Does it? I've looked at it only briefly (like enabled it, waited a while for it to download something big, then got a basic shell) but it seemed much less capable than Termux. Can you get cell tower info or copy to clipboard for example, or use other Android APIs?

Edit: looked into it a bit more, /etc/issue says it's a Debian 13 (latest stable), apt works with sudo (this is a locked-down device where I don't have root permission on, why does it need a fake sudo to use apt?) but of course programs like wavemon are useless because Android doesn't let you access the WiFi interface. There's no settings besides port forwarding and resetting the "partition". I don't see any documentation or info on how/whether you can interface with the rest of the system in any way. Looking on the web for Android terminal or "Linux developer environment" (as the system settings calls it) is predictably useless and only results in Google's unrelated Android SDK or other terminal emulator apps

Edit 2: okay, beware of it: I was curious if the same "you can't make the OS not kill your script" problem also happened in this OS terminal and.. it's worse. So I ran `while true; do date >> latest.txt; sleep 10; done` to see how long it'd stay alive and then did some other tasks like turning the screen off and on, opening a navigation app and zooming into a dense city, and loading a few websites. Locked the screen once more for good measure and then unlocked and opened the terminal. Guess what? It's broken. Not just crashed: I simply cannot start it anymore. The only "error handling" (Fehlerbehebung it says) step it offers is to delete all data and start with a clean system. The stack trace says there's a nullpointer in TerminalWebViewClient, with the next line being in Trichrome. It's a web browser apparently

yjftsjthsd-h 7 hours ago | parent | next [-]

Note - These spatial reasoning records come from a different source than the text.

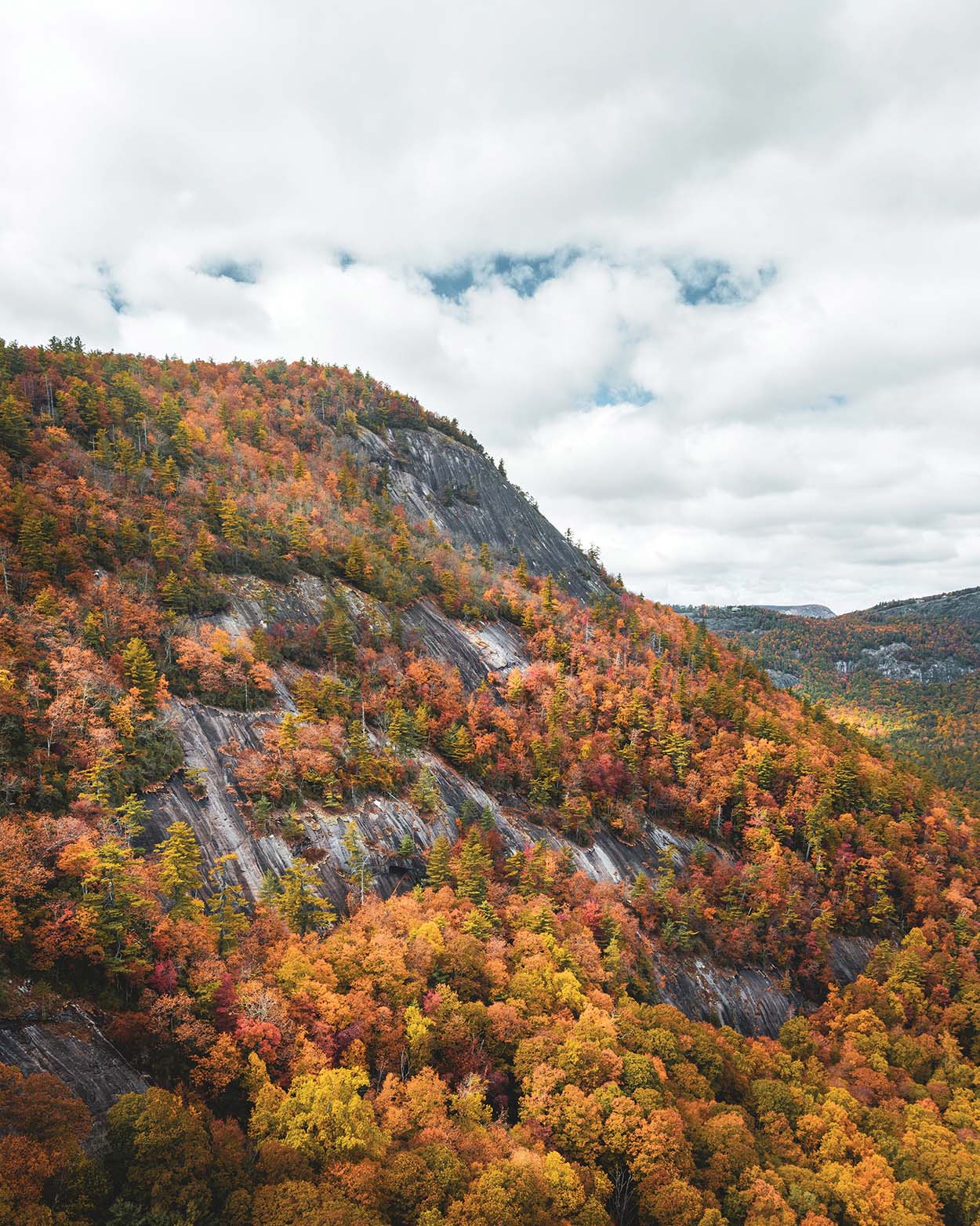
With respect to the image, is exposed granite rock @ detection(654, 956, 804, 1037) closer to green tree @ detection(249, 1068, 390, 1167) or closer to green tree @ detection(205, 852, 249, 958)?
green tree @ detection(249, 1068, 390, 1167)

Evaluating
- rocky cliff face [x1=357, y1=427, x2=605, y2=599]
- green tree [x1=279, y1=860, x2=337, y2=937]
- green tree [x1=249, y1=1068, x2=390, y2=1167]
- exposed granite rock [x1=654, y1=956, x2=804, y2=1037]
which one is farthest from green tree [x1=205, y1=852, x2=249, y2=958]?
rocky cliff face [x1=357, y1=427, x2=605, y2=599]

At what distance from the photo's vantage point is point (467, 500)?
151 metres

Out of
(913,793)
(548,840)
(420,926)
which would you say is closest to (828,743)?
(913,793)

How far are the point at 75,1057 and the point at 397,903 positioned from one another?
25013mm

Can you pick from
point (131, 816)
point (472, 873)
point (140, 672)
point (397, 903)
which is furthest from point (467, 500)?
point (131, 816)

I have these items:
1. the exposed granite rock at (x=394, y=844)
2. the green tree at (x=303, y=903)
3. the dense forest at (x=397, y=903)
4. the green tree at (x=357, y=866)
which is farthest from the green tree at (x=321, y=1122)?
the green tree at (x=357, y=866)

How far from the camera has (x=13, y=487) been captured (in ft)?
184

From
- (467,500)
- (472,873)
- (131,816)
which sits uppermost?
(467,500)

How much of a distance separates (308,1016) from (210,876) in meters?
14.2

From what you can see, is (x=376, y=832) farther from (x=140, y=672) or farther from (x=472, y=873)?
(x=140, y=672)

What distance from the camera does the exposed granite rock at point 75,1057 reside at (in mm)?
24484

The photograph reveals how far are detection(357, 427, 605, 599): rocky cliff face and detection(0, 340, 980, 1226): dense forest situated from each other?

> apt works with sudo (this is a locked-down device where I don't have root permission on, why does it need a fake sudo to use apt?)

It's a VM running normal Debian. Inside the VM, you do have root, and that sudo isn't fake.

jsight 7 hours ago | parent | prev [-]

YMMV, but I've had pretty good luck with just force closing it and launching again when getting errors like that. It doesn't necessarily mean the whole environment is corrupt, even though that is the recovery option that is presented.

It is very unreliable though. I hope Android 17 improves it, as other than the restart issues, I've generally found it to be very functional.